Authors: Donghoon Kim, Minjong Yoo, Honguk Woo

IJCAI 2024 | Venue PDF | LLM Run Details

Reproducibility Variable Result LLM Response
Research Type Experimental Through experiments with the maze and Franka kitchen environments, we demonstrate the superiority and efficiency of our GLVSA framework in adapting GC policies to a wide range of long-horizon goals. The framework achieves competitive zero-shot and few-shot adaptation performance, outperforming existing GC policy learning and skill-based methods.
Researcher Affiliation Academia Donghoon Kim1 , Minjong Yoo2 and Honguk Woo1,2 1Department of Artificial Intelligence, Sungkyunkwan University 2Department of Computer Science and Engineering, Sungkyunkwan University EMAIL,
Pseudocode Yes See Algorithm 1 in Appendix listing the iterative learning procedure for the offline training phase.
Open Source Code No The paper does not provide an explicit statement about releasing the source code or a link to a code repository for the described methodology.
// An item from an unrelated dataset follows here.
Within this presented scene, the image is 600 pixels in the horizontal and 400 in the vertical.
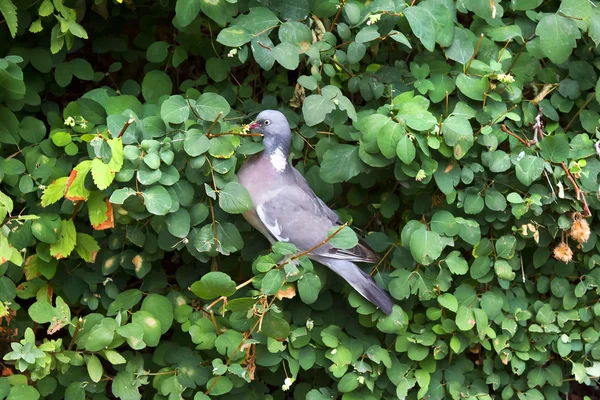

Open Datasets Yes The experiment involves two environments from D4RL [Fu et al., 2020]: maze navigation (maze) and Franka kitchen simulation (kitchen). Both environments use offline datasets for training; i.e., 3,046 trajectories in the maze and 603 in the kitchen from [Pertsch et al., 2022] and [Fu et al., 2020], respectively.
Dataset Splits No The paper does not explicitly provide specific details on train/validation/test dataset splits (e.g., percentages or sample counts) used for their experiments.
Hardware Specification No The paper does not provide specific hardware details (e.g., GPU/CPU models, memory) used for running the experiments.
Software Dependencies No The paper does not provide specific software dependencies with version numbers (e.g., library names with specific versions like PyTorch 1.9, Python 3.8).
Experiment Setup No The paper does not explicitly provide specific experimental setup details such as concrete hyperparameter values (e.g., learning rate, batch size, number of epochs) or detailed training configurations in the main text.